GovAI Team · Research | 10 March 2026 · 4 min read

The headline is striking: 95% of UK councils are using or exploring AI. That figure, from the Local Government Association's State of the Sector Survey in 2025, reflects a sector that has moved decisively from curiosity to commitment. But the same survey reveals a harder truth: only 36% have realised productivity benefits. The gap between exploration and impact is the central challenge for local government in 2026.

This article looks at what the data actually shows — and what councils that are breaking through are doing differently.

The State of Play

The LGA's numbers paint a clear picture of adoption. 83% of councils are already using generative AI in some form. 68% are using external AI tools (from chatbots to analytics). That's no longer early adopter territory; it's mainstream. Councils are experimenting with AI for customer contact, back-office automation, and policy analysis.

Yet 36% benefits realised means that for most, the link between investment and outcome is still weak. Pilots run, tools are trialled, but the step change in productivity or resident experience has not yet materialised. The reasons are not lack of ambition. They are structural: funding, capability, and capacity.

The Three Barriers

Funding (62%) — Budget pressure is the most cited barrier. AI projects often require upfront cost: licences, integration, training. In a climate where every pound is scrutinised, finding a budget line for "AI" is difficult. The business case has to be crystal clear and tied to savings or quality that finance and members can support.

Capability (56%) — Many councils report that they lack the in-house skills to evaluate, procure, and manage AI systems. Digital teams are stretched; data and AI literacy is uneven. Without someone who can ask the right questions of vendors and hold them to account, projects drift or underdeliver.

Capacity (52%) — Even when funding and capability exist, day-to-day capacity is thin. Running a pilot, managing change, and iterating on the basis of feedback all take time. Officers are already overloaded; adding "lead the AI project" to the list often means it slips.

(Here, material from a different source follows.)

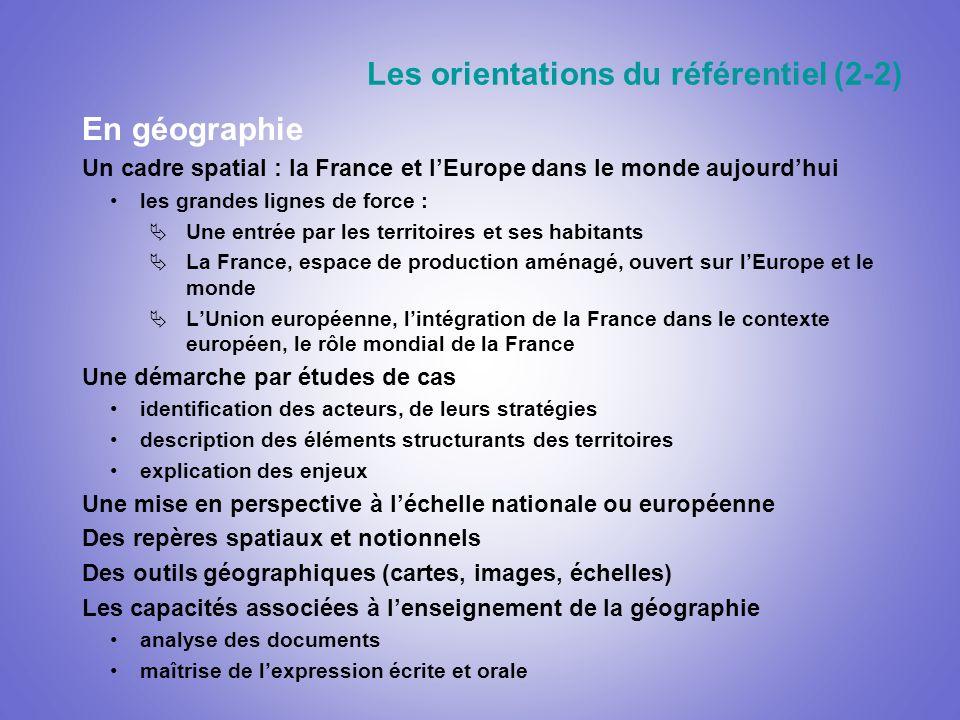 Les orientations du référentiel (2-2) En géographie Un cadre spatial : la France et lEurope dans le monde aujourdhui les grandes lignes de force : Une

These three barriers reinforce each other. No funding means no capacity to explore. No capability means business cases don't get written. No capacity means even good tools don't get embedded. Breaking the cycle requires a different approach.

How Leading Councils Are Breaking Through

Councils that are in the 36% — or clearly on the path — tend to share a few characteristics.

Start with a clear problem. AI works best when it's solving a defined problem: contact centre deflection, service navigation, case triage. The London Borough of Newham, for example, deployed GovAI to help residents find the right support across financial, housing, and employment services. The problem was clear; the success metric (fewer avoidable contacts, better outcomes) was measurable.

Choose platforms that don't demand a big IT project. The more a solution requires custom integration, migration, or rip-and-replace, the more it runs into the capacity and capability barriers. Embeddable tools that work on existing websites and systems reduce risk and time to value.

Invest in data sovereignty from day one. Councils that have navigated procurement and compliance successfully have often chosen UK-hosted, transparent AI. When the DPO and procurement can see where data sits and how it's used, barriers come down.

Partner for capability. You don't need to build everything in-house. Partnering with a provider that understands local government — and can support implementation, change, and iteration — turns capability from a barrier into a lever.

Ready to see what AI can do for your council?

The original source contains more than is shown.